BEGIN

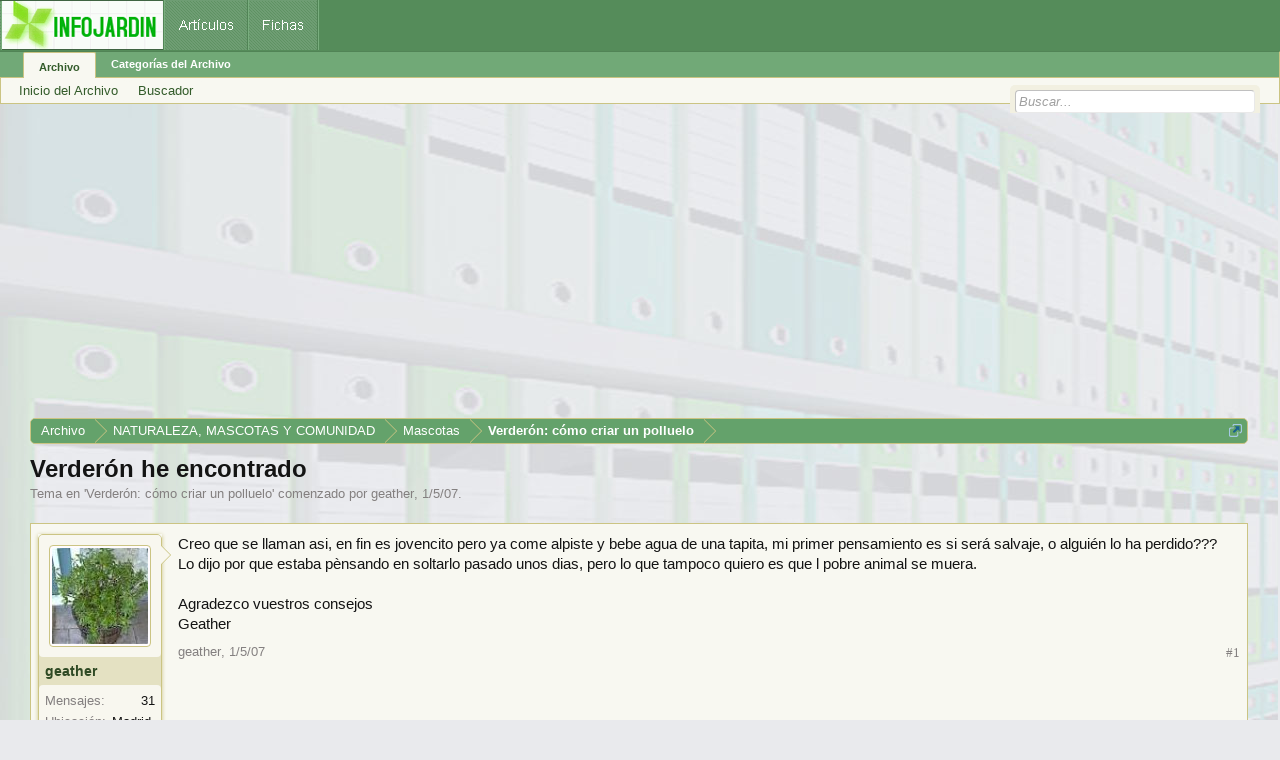

--- FILE ---
content_type: text/html; charset=utf-8
request_url: https://www.google.com/recaptcha/api2/aframe
body_size: 268
content:
<!DOCTYPE HTML><html><head><meta http-equiv="content-type" content="text/html; charset=UTF-8"></head><body><script nonce="U6fqAcZS6_3_-9FW40dTMA">/** Anti-fraud and anti-abuse applications only. See google.com/recaptcha */ try{var clients={'sodar':'https://pagead2.googlesyndication.com/pagead/sodar?'};window.addEventListener("message",function(a){try{if(a.source===window.parent){var b=JSON.parse(a.data);var c=clients[b['id']];if(c){var d=document.createElement('img');d.src=c+b['params']+'&rc='+(localStorage.getItem("rc::a")?sessionStorage.getItem("rc::b"):"");window.document.body.appendChild(d);sessionStorage.setItem("rc::e",parseInt(sessionStorage.getItem("rc::e")||0)+1);localStorage.setItem("rc::h",'1768954745446');}}}catch(b){}});window.parent.postMessage("_grecaptcha_ready", "*");}catch(b){}</script></body></html>

--- FILE ---
content_type: application/javascript; charset=utf-8
request_url: https://fundingchoicesmessages.google.com/f/AGSKWxW_Nv6jNrWn5gW5-RIO5gIV1RDFc7z2fqeUbOIjTl6vZJ3XAYmxFVPXihR4_2qiWobNgjkWRVPCHNZ6YZr39aRRJDLv5GXeiJxHXbHSrXk8k6-D8447wlA93_M8FovTVVPlbPzVZfBq2FpNDFDiBHIxTRgs5tkRbCYqJJYoPMOHldNiyb_Yzg5epEHj/_/postad./boomad./gafsads?.com/ad1//insertA.d.js
body_size: -1290
content:
window['4d868009-2e9f-436f-9970-60436d2fd979'] = true;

END

▶ **TASK INSTRUCTIONS**:
Print each line above exactly as it appears, excluding all images.

▶ **RESPONSE TO THIS EXERCISE**:
--- FILE ---
content_type: text/html; charset=utf-8
request_url: https://www.google.com/recaptcha/api2/aframe
body_size: 268
content:
<!DOCTYPE HTML><html><head><meta http-equiv="content-type" content="text/html; charset=UTF-8"></head><body><script nonce="U6fqAcZS6_3_-9FW40dTMA">/** Anti-fraud and anti-abuse applications only. See google.com/recaptcha */ try{var clients={'sodar':'https://pagead2.googlesyndication.com/pagead/sodar?'};window.addEventListener("message",function(a){try{if(a.source===window.parent){var b=JSON.parse(a.data);var c=clients[b['id']];if(c){var d=document.createElement('img');d.src=c+b['params']+'&rc='+(localStorage.getItem("rc::a")?sessionStorage.getItem("rc::b"):"");window.document.body.appendChild(d);sessionStorage.setItem("rc::e",parseInt(sessionStorage.getItem("rc::e")||0)+1);localStorage.setItem("rc::h",'1768954745446');}}}catch(b){}});window.parent.postMessage("_grecaptcha_ready", "*");}catch(b){}</script></body></html>

--- FILE ---
content_type: application/javascript; charset=utf-8
request_url: https://fundingchoicesmessages.google.com/f/AGSKWxW_Nv6jNrWn5gW5-RIO5gIV1RDFc7z2fqeUbOIjTl6vZJ3XAYmxFVPXihR4_2qiWobNgjkWRVPCHNZ6YZr39aRRJDLv5GXeiJxHXbHSrXk8k6-D8447wlA93_M8FovTVVPlbPzVZfBq2FpNDFDiBHIxTRgs5tkRbCYqJJYoPMOHldNiyb_Yzg5epEHj/_/postad./boomad./gafsads?.com/ad1//insertA.d.js
body_size: -1290
content:
window['4d868009-2e9f-436f-9970-60436d2fd979'] = true;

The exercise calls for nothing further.